** TASKS **
- A) Sum up the passage on fit and cast functions in two sentences.
- B) Carry on the passage on fit and cast functions from the point where it stops.

** Begin PASSAGE **

Fit and Cast Functions
At the very least, each new model will need a fitting function, which
can be provided using the new_model_fit()
, with elements
for the function and arguments:
new_model_fit(fun = "arima", args = list(x = "abundance"))
#> $fun
#> [1] "arima"
#>
#> $args
#> $args$x
#> [1] "abundance"
new_model_controls(metadata = new_model_metadata(name = "newmod", print_name = "New Model"),
fit = new_model_fit(fun = "arima", args = list(x = "abundance")))
#> $metadata
#> $metadata$name
#> [1] "newmod"
#>
#> $metadata$print_name
#> [1] "New Model"
#>
#> $metadata$tags
#> list()
#>
#> $metadata$text
#> NULL
#>
#>
#> $fit
#> $fit$fun
#> [1] "arima"
#>
#> $fit$args
#> $fit$args$x
#> [1] "abundance"
#>
#>
#>
#> $forecast
#> $forecast$fun
#> [1] "forecast"
#>
#> $forecast$args
#> $forecast$args$object
#> [1] "model_fit"
#>
#> $forecast$args$h
#> [1] "metadata$time$lead_time_newmoons"
#>
#> $forecast$args$level
#> [1] "metadata$confidence_level"
#>
#>
#>
#> $interpolate
#> $interpolate$needed
#> [1] FALSE
#>
#>
#> $datasets
#> $datasets$all
#> $datasets$all$species
#> [1] "BA" "DM" "DO" "DS" "NA" "OL" "OT" "PB" "PE"
#> [10] "PF" "PL" "PM" "PP" "RM" "RO" "SF" "SH" "total"
#>
#>
#> $datasets$controls
#> $datasets$controls$species
#> [1] "BA" "DM" "DO" "DS" "NA" "OL" "OT" "PB" "PE"
#> [10] "PF" "PM" "PP" "RM" "SF" "SH" "total"
#>
#>
#> $datasets$exclosures
#> $datasets$exclosures$species
#> [1] "BA" "NA" "OL" "OT" "PB" "PE" "PF" "PM" "PP"
#> [10] "RM" "SF" "SH" "total"
#>
#>
#>
#> $response
#> $response$link
#> NULL
#>
#> $response$type
#> NULL
#>
#> $response$scoring_family
#> NULL
#>
#>
#> $time
#> [1] "newmoon"
Because the arima
function already has a defined
forecast
method, we do not need to update the
cast
element of the model controls, as it is already
pre-loaded:
new_model_forecast()
#> $fun
#> [1] "forecast"
#>
#> $args
#> $args$object
#> [1] "model_fit"

** End PASSAGE **
** Begin DATASET ROWS **

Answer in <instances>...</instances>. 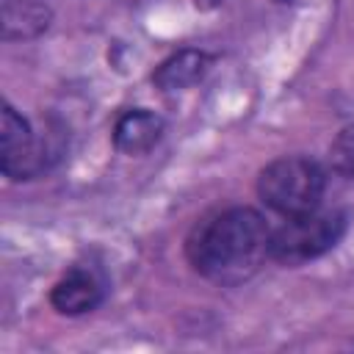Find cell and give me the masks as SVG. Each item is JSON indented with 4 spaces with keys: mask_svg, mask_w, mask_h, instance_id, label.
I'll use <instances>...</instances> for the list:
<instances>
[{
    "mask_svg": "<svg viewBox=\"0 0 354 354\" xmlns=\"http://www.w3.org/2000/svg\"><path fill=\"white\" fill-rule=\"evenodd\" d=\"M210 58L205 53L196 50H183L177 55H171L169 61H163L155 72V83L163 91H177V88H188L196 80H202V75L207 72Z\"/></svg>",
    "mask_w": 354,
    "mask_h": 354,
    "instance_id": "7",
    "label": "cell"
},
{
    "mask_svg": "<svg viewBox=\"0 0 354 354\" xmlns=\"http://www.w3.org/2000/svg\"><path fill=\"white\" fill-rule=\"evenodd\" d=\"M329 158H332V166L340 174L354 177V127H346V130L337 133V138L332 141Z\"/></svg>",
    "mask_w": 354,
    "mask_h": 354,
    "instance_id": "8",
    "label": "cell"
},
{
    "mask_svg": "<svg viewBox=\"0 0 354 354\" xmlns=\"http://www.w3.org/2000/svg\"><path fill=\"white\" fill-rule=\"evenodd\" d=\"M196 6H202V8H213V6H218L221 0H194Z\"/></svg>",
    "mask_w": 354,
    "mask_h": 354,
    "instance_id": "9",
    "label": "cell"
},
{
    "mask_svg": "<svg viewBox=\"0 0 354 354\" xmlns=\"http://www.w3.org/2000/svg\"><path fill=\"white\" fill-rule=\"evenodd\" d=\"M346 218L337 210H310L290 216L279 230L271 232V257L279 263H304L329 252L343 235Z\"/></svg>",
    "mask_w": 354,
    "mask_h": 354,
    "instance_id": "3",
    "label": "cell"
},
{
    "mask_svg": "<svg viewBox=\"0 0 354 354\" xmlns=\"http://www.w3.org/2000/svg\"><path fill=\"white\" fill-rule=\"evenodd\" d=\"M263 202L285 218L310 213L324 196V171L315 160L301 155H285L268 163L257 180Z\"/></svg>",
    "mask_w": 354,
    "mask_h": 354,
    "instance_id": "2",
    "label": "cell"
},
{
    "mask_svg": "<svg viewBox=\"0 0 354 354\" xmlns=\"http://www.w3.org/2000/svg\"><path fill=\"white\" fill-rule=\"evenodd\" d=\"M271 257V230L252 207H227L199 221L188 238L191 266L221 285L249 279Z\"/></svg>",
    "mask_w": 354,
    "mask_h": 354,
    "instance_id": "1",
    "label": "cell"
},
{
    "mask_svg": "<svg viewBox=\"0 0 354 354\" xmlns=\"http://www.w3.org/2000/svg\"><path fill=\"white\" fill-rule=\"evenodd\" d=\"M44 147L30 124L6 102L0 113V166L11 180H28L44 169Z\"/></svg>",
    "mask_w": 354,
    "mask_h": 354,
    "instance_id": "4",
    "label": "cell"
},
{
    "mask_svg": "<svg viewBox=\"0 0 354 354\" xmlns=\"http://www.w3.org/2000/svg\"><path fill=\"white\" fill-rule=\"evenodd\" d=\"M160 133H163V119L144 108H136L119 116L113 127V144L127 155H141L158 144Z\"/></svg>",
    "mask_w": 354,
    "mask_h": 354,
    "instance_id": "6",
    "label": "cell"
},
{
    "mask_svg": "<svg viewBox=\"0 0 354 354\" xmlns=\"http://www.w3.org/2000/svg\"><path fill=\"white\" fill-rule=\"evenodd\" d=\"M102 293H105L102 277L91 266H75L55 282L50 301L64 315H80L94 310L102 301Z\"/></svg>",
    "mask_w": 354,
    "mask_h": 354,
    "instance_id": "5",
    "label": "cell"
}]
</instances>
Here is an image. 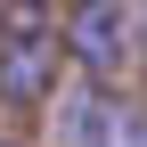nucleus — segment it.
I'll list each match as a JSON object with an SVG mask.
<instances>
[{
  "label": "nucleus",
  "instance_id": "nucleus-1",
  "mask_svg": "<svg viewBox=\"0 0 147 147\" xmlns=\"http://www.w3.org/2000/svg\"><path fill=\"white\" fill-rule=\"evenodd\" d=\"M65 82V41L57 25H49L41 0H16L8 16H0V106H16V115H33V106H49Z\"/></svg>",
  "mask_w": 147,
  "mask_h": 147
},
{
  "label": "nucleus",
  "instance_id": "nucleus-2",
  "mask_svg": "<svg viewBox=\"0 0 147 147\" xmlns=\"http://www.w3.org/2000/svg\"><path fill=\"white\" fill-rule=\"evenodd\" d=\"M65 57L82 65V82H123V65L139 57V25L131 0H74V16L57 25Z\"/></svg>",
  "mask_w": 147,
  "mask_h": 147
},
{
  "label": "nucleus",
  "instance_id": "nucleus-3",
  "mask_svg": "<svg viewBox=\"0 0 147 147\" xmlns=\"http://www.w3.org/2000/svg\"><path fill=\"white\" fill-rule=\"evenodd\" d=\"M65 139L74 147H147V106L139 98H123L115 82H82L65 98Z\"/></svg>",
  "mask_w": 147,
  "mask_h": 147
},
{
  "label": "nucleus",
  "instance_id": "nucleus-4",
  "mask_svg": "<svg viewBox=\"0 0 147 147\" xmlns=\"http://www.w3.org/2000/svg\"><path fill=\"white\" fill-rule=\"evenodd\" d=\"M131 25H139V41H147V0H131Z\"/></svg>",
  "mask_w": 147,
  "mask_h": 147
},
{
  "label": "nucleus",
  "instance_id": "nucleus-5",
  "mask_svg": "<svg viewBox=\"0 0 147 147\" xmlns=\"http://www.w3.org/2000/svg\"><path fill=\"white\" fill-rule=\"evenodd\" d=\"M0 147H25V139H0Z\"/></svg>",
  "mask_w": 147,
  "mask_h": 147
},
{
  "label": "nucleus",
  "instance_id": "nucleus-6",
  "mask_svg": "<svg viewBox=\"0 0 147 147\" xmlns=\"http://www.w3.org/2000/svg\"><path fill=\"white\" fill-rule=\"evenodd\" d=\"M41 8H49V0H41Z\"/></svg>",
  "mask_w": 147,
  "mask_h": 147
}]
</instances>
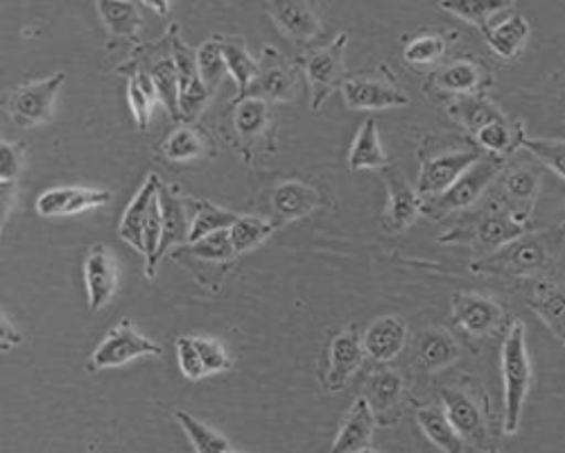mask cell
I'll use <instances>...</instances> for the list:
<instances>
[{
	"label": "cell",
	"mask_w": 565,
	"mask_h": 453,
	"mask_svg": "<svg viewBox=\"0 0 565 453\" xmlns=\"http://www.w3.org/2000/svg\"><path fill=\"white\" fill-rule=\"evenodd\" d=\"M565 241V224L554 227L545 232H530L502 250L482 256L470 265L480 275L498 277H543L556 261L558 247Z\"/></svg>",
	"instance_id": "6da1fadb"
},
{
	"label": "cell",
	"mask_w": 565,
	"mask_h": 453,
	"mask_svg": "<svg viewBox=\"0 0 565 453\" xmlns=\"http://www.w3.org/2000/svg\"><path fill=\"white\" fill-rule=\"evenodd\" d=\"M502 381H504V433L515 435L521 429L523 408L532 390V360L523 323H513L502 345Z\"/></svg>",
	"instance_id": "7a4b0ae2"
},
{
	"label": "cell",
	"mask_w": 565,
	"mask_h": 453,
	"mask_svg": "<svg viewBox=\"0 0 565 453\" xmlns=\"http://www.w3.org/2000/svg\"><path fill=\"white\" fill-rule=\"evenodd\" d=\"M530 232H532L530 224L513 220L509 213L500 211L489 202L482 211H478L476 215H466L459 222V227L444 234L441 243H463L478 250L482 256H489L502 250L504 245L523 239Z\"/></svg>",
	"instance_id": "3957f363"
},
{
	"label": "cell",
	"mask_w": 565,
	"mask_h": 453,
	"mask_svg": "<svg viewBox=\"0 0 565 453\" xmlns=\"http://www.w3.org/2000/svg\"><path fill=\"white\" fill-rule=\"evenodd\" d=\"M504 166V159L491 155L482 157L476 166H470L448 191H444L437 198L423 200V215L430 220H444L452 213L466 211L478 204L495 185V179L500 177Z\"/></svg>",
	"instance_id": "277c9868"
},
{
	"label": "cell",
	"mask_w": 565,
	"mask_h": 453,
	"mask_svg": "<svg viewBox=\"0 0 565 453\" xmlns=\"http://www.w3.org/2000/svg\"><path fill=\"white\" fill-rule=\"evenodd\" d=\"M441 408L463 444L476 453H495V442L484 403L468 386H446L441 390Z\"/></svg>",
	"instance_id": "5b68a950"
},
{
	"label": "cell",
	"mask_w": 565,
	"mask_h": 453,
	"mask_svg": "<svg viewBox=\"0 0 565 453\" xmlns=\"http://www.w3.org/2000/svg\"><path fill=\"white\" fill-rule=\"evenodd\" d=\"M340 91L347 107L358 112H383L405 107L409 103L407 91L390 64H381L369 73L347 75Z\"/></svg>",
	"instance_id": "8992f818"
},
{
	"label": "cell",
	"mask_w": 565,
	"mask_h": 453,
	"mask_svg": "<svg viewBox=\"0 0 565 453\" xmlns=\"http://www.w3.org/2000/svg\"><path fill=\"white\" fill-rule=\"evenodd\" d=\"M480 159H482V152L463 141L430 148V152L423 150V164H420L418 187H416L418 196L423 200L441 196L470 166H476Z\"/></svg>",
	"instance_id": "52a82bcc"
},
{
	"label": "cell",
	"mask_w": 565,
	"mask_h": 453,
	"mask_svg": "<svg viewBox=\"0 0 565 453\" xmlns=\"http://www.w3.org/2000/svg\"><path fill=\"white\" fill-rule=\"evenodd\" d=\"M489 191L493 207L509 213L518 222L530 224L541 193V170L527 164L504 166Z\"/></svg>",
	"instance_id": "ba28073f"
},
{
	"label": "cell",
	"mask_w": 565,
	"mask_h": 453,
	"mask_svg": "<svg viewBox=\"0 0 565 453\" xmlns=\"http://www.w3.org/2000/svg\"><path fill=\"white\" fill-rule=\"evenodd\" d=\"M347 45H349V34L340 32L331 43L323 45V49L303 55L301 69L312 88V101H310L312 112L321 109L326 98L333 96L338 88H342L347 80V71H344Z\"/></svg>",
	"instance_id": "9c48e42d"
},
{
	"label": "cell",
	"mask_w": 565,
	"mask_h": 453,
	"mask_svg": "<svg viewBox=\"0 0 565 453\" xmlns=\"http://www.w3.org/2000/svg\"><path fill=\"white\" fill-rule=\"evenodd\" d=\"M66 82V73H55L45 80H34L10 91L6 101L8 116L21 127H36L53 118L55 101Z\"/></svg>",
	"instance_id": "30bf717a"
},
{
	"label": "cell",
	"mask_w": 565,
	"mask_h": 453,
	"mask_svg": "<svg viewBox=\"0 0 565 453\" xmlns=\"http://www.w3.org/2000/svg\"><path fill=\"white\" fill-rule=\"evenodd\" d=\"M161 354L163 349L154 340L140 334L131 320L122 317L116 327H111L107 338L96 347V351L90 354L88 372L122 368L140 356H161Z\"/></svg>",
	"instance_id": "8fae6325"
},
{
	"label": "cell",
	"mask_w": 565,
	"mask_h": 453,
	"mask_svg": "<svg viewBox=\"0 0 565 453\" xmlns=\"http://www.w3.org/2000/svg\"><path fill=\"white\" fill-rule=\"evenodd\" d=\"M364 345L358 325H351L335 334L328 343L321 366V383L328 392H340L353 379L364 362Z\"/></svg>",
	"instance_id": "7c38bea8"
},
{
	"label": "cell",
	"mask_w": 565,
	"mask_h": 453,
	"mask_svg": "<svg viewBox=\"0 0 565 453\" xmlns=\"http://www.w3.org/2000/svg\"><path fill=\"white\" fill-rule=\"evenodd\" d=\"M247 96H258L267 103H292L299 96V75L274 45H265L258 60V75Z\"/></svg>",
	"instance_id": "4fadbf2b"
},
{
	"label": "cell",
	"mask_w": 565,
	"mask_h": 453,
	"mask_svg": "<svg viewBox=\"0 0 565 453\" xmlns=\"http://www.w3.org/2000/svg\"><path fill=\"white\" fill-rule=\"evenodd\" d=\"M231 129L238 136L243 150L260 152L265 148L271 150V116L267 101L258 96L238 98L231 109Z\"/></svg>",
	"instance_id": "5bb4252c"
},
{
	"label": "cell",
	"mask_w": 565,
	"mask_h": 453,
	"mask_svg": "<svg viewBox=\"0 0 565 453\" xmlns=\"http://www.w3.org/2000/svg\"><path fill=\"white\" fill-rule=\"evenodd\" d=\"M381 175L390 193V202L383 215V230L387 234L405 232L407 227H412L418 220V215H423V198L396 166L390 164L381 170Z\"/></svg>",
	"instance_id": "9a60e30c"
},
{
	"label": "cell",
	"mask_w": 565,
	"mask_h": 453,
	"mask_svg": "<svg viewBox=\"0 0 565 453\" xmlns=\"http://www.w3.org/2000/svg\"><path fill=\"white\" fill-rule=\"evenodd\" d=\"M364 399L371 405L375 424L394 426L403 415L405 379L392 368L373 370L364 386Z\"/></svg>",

** End DATASET ROWS **

** EXPECTED RESULTS **
- A) Every new model needs at least a fitting function, which new_model_fit() can supply with elements for the function and its arguments. Because the arima function already has a defined forecast method, the cast element of the model controls does not need updating, since it is already pre-loaded.

- B)
#>
#> $args$h
#> [1] "metadata$time$lead_time_newmoons"
#>
#> $args$level
#> [1] "metadata$confidence_level"
Datasets
By default, any new model is set to run for the three prefab datasets (all, exclosures, controls), for each relevant species (e.g, not including the kangaroo rats in the exclosures):
new_model_datasets()
#> $all
#> $all$species
#> [1] "BA" "DM" "DO" "DS" "NA" "OL" "OT" "PB" "PE"
#> [10] "PF" "PL" "PM" "PP" "RM" "RO" "SF" "SH" "total"
#>
#>
#> $controls
#> $controls$species
#> [1] "BA" "DM" "DO" "DS" "NA" "OL" "OT" "PB" "PE"
#> [10] "PF" "PM" "PP" "RM" "SF" "SH" "total"
#>
#>
#> $exclosures
#> $exclosures$species
#> [1] "BA" "NA" "OL" "OT" "PB" "PE" "PF" "PM" "PP"
#> [10] "RM" "SF" "SH" "total"
If the specific model needs to use interpolated data, the
new_model_interpolate()
function should be given an
argument needed = TRUE
, and then a function input, which
allows for invoking specialized functions. A simple example that is used
for the prefab models is round_na.interp()
, which would be
implemented as:
new_model_interpolate(needed = TRUE, fun = "round_na.interp")
#> $needed
#> [1] TRUE
#>
#> $fun
#> [1] "round_na.interp"
which would just be added as the interpolate
element in
new_model_controls
.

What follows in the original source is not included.